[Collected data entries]
::::

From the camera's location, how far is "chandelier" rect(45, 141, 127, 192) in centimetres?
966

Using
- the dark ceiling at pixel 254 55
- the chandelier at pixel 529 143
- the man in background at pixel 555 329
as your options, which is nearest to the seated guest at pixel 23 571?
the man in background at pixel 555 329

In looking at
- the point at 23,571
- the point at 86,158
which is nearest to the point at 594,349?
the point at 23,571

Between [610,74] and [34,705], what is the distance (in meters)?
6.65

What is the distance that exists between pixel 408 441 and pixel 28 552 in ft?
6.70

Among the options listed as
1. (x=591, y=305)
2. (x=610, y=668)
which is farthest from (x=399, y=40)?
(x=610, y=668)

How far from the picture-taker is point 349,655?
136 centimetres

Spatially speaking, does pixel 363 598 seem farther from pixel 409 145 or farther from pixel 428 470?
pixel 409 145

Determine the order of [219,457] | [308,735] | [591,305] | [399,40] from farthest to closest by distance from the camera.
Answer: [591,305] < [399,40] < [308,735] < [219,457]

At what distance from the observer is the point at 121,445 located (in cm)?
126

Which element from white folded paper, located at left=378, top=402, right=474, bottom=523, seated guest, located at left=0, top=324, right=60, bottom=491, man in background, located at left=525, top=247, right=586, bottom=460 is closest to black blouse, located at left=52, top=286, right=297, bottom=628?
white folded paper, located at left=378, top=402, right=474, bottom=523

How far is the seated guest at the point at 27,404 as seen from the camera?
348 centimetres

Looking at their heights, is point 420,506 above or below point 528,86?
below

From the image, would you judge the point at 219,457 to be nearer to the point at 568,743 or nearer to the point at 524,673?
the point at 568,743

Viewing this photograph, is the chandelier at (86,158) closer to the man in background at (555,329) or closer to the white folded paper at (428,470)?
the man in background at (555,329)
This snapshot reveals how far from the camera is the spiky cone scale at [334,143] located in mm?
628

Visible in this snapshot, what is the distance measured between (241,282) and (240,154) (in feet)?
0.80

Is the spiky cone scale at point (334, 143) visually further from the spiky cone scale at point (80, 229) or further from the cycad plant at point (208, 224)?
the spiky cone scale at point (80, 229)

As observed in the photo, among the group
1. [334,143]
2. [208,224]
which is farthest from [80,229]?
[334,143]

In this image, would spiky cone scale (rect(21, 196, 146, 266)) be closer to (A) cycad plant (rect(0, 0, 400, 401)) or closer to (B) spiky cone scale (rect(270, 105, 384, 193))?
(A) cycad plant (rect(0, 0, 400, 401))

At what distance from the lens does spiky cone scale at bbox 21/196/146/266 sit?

::::

(Given instruction) Rewrite the data above as a numbered list with one entry per line, leaving out the blank lines.

(Solution)
1. From the camera's location, how far is "chandelier" rect(45, 141, 127, 192) in centimetres?
2. 966
3. Using
4. - the dark ceiling at pixel 254 55
5. - the chandelier at pixel 529 143
6. - the man in background at pixel 555 329
7. as your options, which is nearest to the seated guest at pixel 23 571?
8. the man in background at pixel 555 329
9. In looking at
10. - the point at 23,571
11. - the point at 86,158
12. which is nearest to the point at 594,349?
13. the point at 23,571
14. Between [610,74] and [34,705], what is the distance (in meters)?
15. 6.65
16. What is the distance that exists between pixel 408 441 and pixel 28 552 in ft?
17. 6.70
18. Among the options listed as
19. 1. (x=591, y=305)
20. 2. (x=610, y=668)
21. which is farthest from (x=399, y=40)?
22. (x=610, y=668)
23. How far from the picture-taker is point 349,655?
24. 136 centimetres
25. Spatially speaking, does pixel 363 598 seem farther from pixel 409 145 or farther from pixel 428 470?
26. pixel 409 145
27. Determine the order of [219,457] | [308,735] | [591,305] | [399,40] from farthest to closest by distance from the camera.
28. Answer: [591,305] < [399,40] < [308,735] < [219,457]
29. At what distance from the observer is the point at 121,445 located (in cm)?
30. 126
31. Which element from white folded paper, located at left=378, top=402, right=474, bottom=523, seated guest, located at left=0, top=324, right=60, bottom=491, man in background, located at left=525, top=247, right=586, bottom=460 is closest to black blouse, located at left=52, top=286, right=297, bottom=628?
32. white folded paper, located at left=378, top=402, right=474, bottom=523
33. How far is the seated guest at the point at 27,404 as seen from the camera?
34. 348 centimetres
35. Looking at their heights, is point 420,506 above or below point 528,86?
36. below
37. From the image, would you judge the point at 219,457 to be nearer to the point at 568,743 or nearer to the point at 524,673?
38. the point at 568,743
39. Viewing this photograph, is the chandelier at (86,158) closer to the man in background at (555,329) or closer to the white folded paper at (428,470)?
40. the man in background at (555,329)
41. This snapshot reveals how far from the camera is the spiky cone scale at [334,143] located in mm?
42. 628
43. Visible in this snapshot, what is the distance measured between (241,282) and (240,154) (in feet)?
44. 0.80
45. Is the spiky cone scale at point (334, 143) visually further from the spiky cone scale at point (80, 229) or further from the cycad plant at point (208, 224)?
46. the spiky cone scale at point (80, 229)
47. As observed in the photo, among the group
48. 1. [334,143]
49. 2. [208,224]
50. which is farthest from [80,229]?
51. [334,143]
52. In this image, would spiky cone scale (rect(21, 196, 146, 266)) be closer to (A) cycad plant (rect(0, 0, 400, 401)) or closer to (B) spiky cone scale (rect(270, 105, 384, 193))?
53. (A) cycad plant (rect(0, 0, 400, 401))
54. At what distance from the lens does spiky cone scale at bbox 21/196/146/266 sit?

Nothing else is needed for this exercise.